If you do decide to adopt a new approach to tracking, you still need to make sure that you keep your data privacy compliance up to scratch with a dependable consent management platform (CMP), like Cookiebot by Usercentrics. That way, you can automate your compliance strategy, stay on top of tracking and take control of an otherwise impossible to manage area of your site.
Having a competent consent management platform that can detect and control all cookies and trackers brings a high level of expertise to a company’s data privacy practices. The platform can enable the right data protection to be compliant with comprehensive data privacy laws, while at the same time satisfying consumer demand for transparency and choice.
4. Audit your data, and on a regular basis
Now you’ve cut down your data to what you need, structured it, and ensured it complies with all relevant regulations. Job done, right?
Not quite.
It’s your responsibility to manage your data as it comes and goes. As mentioned in the first section, legislation is always changing - and the last thing you want is to lag behind and find yourself with a monstrous data audit in order to maintain compliance.
Instead, you should audit your data collection at least once a year. By taking a look at the data you collect and deleting what is out of date or no longer needed, you'll be staying ahead of the game.
5. Be transparent
Let’s revisit that statistic from the very beginning - that whopping 86% who are increasingly concerned about their data privacy online.
In that same KPMG study, 40% don’t trust companies with their data, 47% are worried about data being leaked or hacked, and a whole 51% were concerned about their data being sold.

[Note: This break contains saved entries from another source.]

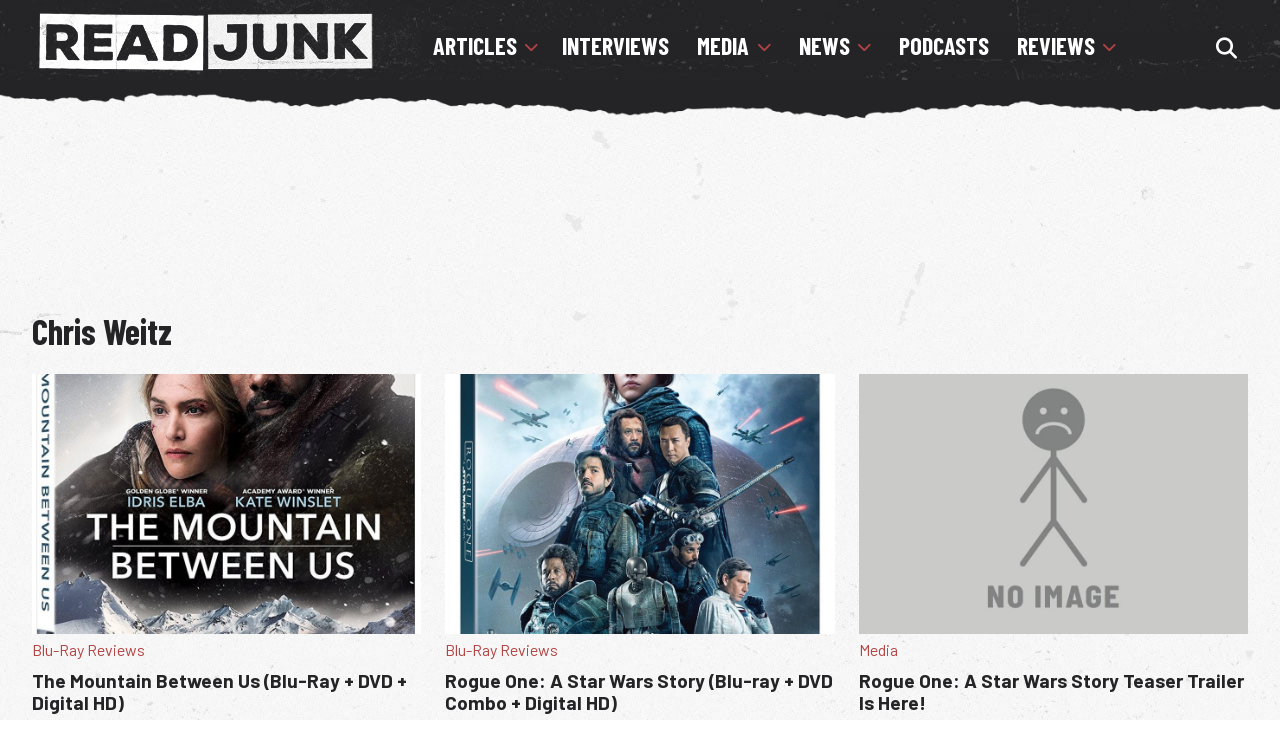

--- FILE ---
content_type: text/html; charset=utf-8
request_url: https://www.google.com/recaptcha/api2/aframe
body_size: 266
content:
<!DOCTYPE HTML><html><head><meta http-equiv="content-type" content="text/html; charset=UTF-8"></head><body><script nonce="mo_OiPqANipRCCNl1TfC6w">/** Anti-fraud and anti-abuse applications only. See google.com/recaptcha */ try{var clients={'sodar':'https://pagead2.googlesyndication.com/pagead/sodar?'};window.addEventListener("message",function(a){try{if(a.source===window.parent){var b=JSON.parse(a.data);var c=clients[b['id']];if(c){var d=document.createElement('img');d.src=c+b['params']+'&rc='+(localStorage.getItem("rc::a")?sessionStorage.getItem("rc::b"):"");window.document.body.appendChild(d);sessionStorage.setItem("rc::e",parseInt(sessionStorage.getItem("rc::e")||0)+1);localStorage.setItem("rc::h",'1769016624184');}}}catch(b){}});window.parent.postMessage("_grecaptcha_ready", "*");}catch(b){}</script></body></html>

--- FILE ---
content_type: application/javascript; charset=utf-8
request_url: https://fundingchoicesmessages.google.com/f/AGSKWxVRYQFaxNBTDWJho_nDtwfnH_M1sq81emUze_KDZtGuFvy7gA8tYqola1lKpDF9Xe7FOy31-wYBy3s4tsno2Hqy8skOTTGlANyU6iT_eMbmy-DtOiJ0I12CAJvfEDRL_Dra435Y_xNhVDayIWz_XYG2MGibgIzcpJETdsreJq9g51rhhuHwyMEFZ52F/_/adbrite./asyncspc./adsponsor.-adverts.libs./ad-verticalbar.
body_size: -1293
content:
window['027d1e05-68c0-40a8-ac8d-3ff99f94b276'] = true;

That means that brands who do not in fact sell their users’ data are missing out on the opportunity to strengthen their trust with users and improve retention.
Don't miss that opportunity - capitalize on your solid compliance strategy by being open and transparent about what data you collect from your users.
Consent collection, data management transparency and offering a free choice – these are central to striking a balance between data privacy and data-driven business in the digital economy.
For inspiration on how to be transparent about following these data privacy best practices, check out Umbraco’s Trust Center.
Many thanks to the team at Cookiebot by Usercentrics for sharing their expert insight, and for working with us as an Umbraco Tech Partner!